Stored entries

========================================

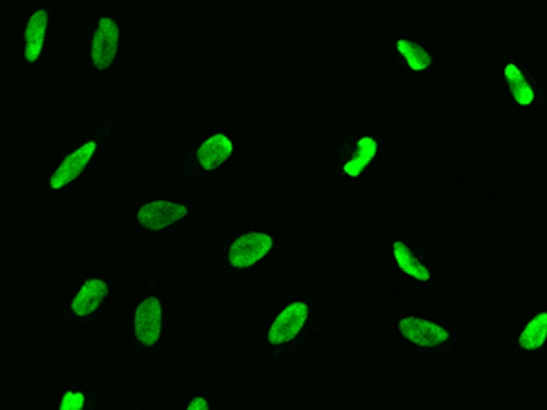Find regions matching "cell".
Listing matches in <instances>:
<instances>
[{"label":"cell","mask_w":547,"mask_h":410,"mask_svg":"<svg viewBox=\"0 0 547 410\" xmlns=\"http://www.w3.org/2000/svg\"><path fill=\"white\" fill-rule=\"evenodd\" d=\"M276 250V237L267 230H247L228 241L225 263L230 270L243 274L261 265Z\"/></svg>","instance_id":"obj_1"},{"label":"cell","mask_w":547,"mask_h":410,"mask_svg":"<svg viewBox=\"0 0 547 410\" xmlns=\"http://www.w3.org/2000/svg\"><path fill=\"white\" fill-rule=\"evenodd\" d=\"M312 305L307 299H292L279 308L265 330V341L270 349L281 350L296 343L309 327Z\"/></svg>","instance_id":"obj_2"},{"label":"cell","mask_w":547,"mask_h":410,"mask_svg":"<svg viewBox=\"0 0 547 410\" xmlns=\"http://www.w3.org/2000/svg\"><path fill=\"white\" fill-rule=\"evenodd\" d=\"M165 305L159 296L148 294L139 299L132 316V338L141 352H154L163 339Z\"/></svg>","instance_id":"obj_3"},{"label":"cell","mask_w":547,"mask_h":410,"mask_svg":"<svg viewBox=\"0 0 547 410\" xmlns=\"http://www.w3.org/2000/svg\"><path fill=\"white\" fill-rule=\"evenodd\" d=\"M190 216L188 206L176 199H155L135 210V225L146 232H165Z\"/></svg>","instance_id":"obj_4"},{"label":"cell","mask_w":547,"mask_h":410,"mask_svg":"<svg viewBox=\"0 0 547 410\" xmlns=\"http://www.w3.org/2000/svg\"><path fill=\"white\" fill-rule=\"evenodd\" d=\"M112 287L104 277H90L81 283L68 301V312L79 321L93 318L110 298Z\"/></svg>","instance_id":"obj_5"},{"label":"cell","mask_w":547,"mask_h":410,"mask_svg":"<svg viewBox=\"0 0 547 410\" xmlns=\"http://www.w3.org/2000/svg\"><path fill=\"white\" fill-rule=\"evenodd\" d=\"M121 48V28L112 17L97 22L90 41V62L95 70H106L114 64Z\"/></svg>","instance_id":"obj_6"},{"label":"cell","mask_w":547,"mask_h":410,"mask_svg":"<svg viewBox=\"0 0 547 410\" xmlns=\"http://www.w3.org/2000/svg\"><path fill=\"white\" fill-rule=\"evenodd\" d=\"M398 330L402 332L403 338L407 339L411 345L422 347V349H434L445 345L451 334L447 328L434 323L431 319L422 318H402L398 321Z\"/></svg>","instance_id":"obj_7"},{"label":"cell","mask_w":547,"mask_h":410,"mask_svg":"<svg viewBox=\"0 0 547 410\" xmlns=\"http://www.w3.org/2000/svg\"><path fill=\"white\" fill-rule=\"evenodd\" d=\"M95 152H97V143L86 141L79 148H75L72 154L66 155L50 177V188L59 192L62 188L72 185L73 181L83 174L84 168L92 163Z\"/></svg>","instance_id":"obj_8"},{"label":"cell","mask_w":547,"mask_h":410,"mask_svg":"<svg viewBox=\"0 0 547 410\" xmlns=\"http://www.w3.org/2000/svg\"><path fill=\"white\" fill-rule=\"evenodd\" d=\"M234 141L227 134H212L197 148V164L203 172H216L234 154Z\"/></svg>","instance_id":"obj_9"},{"label":"cell","mask_w":547,"mask_h":410,"mask_svg":"<svg viewBox=\"0 0 547 410\" xmlns=\"http://www.w3.org/2000/svg\"><path fill=\"white\" fill-rule=\"evenodd\" d=\"M48 24H50V17H48V11L46 10L33 11L30 19L26 22V28H24V59L31 62V64L41 59L46 37H48Z\"/></svg>","instance_id":"obj_10"},{"label":"cell","mask_w":547,"mask_h":410,"mask_svg":"<svg viewBox=\"0 0 547 410\" xmlns=\"http://www.w3.org/2000/svg\"><path fill=\"white\" fill-rule=\"evenodd\" d=\"M504 79H506L509 92L513 95V101H515L518 106L527 108V106H531V104L535 103L537 92H535V88L531 86V82L527 81L526 75L520 70L518 64H515V62H507L506 66H504Z\"/></svg>","instance_id":"obj_11"},{"label":"cell","mask_w":547,"mask_h":410,"mask_svg":"<svg viewBox=\"0 0 547 410\" xmlns=\"http://www.w3.org/2000/svg\"><path fill=\"white\" fill-rule=\"evenodd\" d=\"M391 254H393L396 267L400 268L405 276L413 277L422 283L431 279V270L425 267L418 257L414 256L413 250L403 241H394L391 245Z\"/></svg>","instance_id":"obj_12"},{"label":"cell","mask_w":547,"mask_h":410,"mask_svg":"<svg viewBox=\"0 0 547 410\" xmlns=\"http://www.w3.org/2000/svg\"><path fill=\"white\" fill-rule=\"evenodd\" d=\"M378 150H380L378 141L372 135H363L356 144V150L351 159L343 164V174L347 177H360L367 170V166L374 161Z\"/></svg>","instance_id":"obj_13"},{"label":"cell","mask_w":547,"mask_h":410,"mask_svg":"<svg viewBox=\"0 0 547 410\" xmlns=\"http://www.w3.org/2000/svg\"><path fill=\"white\" fill-rule=\"evenodd\" d=\"M394 48H396L398 55L402 57L403 62L407 64V68L413 70V72H425L433 64L431 53L427 52L424 46L416 44L411 39H405V37L398 39L394 42Z\"/></svg>","instance_id":"obj_14"},{"label":"cell","mask_w":547,"mask_h":410,"mask_svg":"<svg viewBox=\"0 0 547 410\" xmlns=\"http://www.w3.org/2000/svg\"><path fill=\"white\" fill-rule=\"evenodd\" d=\"M547 341V310L544 312H538L535 318L527 321L526 327L520 334V347L527 350V352H535V350L542 349L546 345Z\"/></svg>","instance_id":"obj_15"},{"label":"cell","mask_w":547,"mask_h":410,"mask_svg":"<svg viewBox=\"0 0 547 410\" xmlns=\"http://www.w3.org/2000/svg\"><path fill=\"white\" fill-rule=\"evenodd\" d=\"M90 409V400L88 394L83 389L70 387L64 390L61 398L57 401V409L55 410H88Z\"/></svg>","instance_id":"obj_16"},{"label":"cell","mask_w":547,"mask_h":410,"mask_svg":"<svg viewBox=\"0 0 547 410\" xmlns=\"http://www.w3.org/2000/svg\"><path fill=\"white\" fill-rule=\"evenodd\" d=\"M177 410H214L212 401L205 390H194L186 394Z\"/></svg>","instance_id":"obj_17"}]
</instances>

========================================

▶ **Exercise details**
Tally the lines of the material that contain the string "instances", treating uppercase and lowercase as different, and give only that number.

▶ **Solution below**
3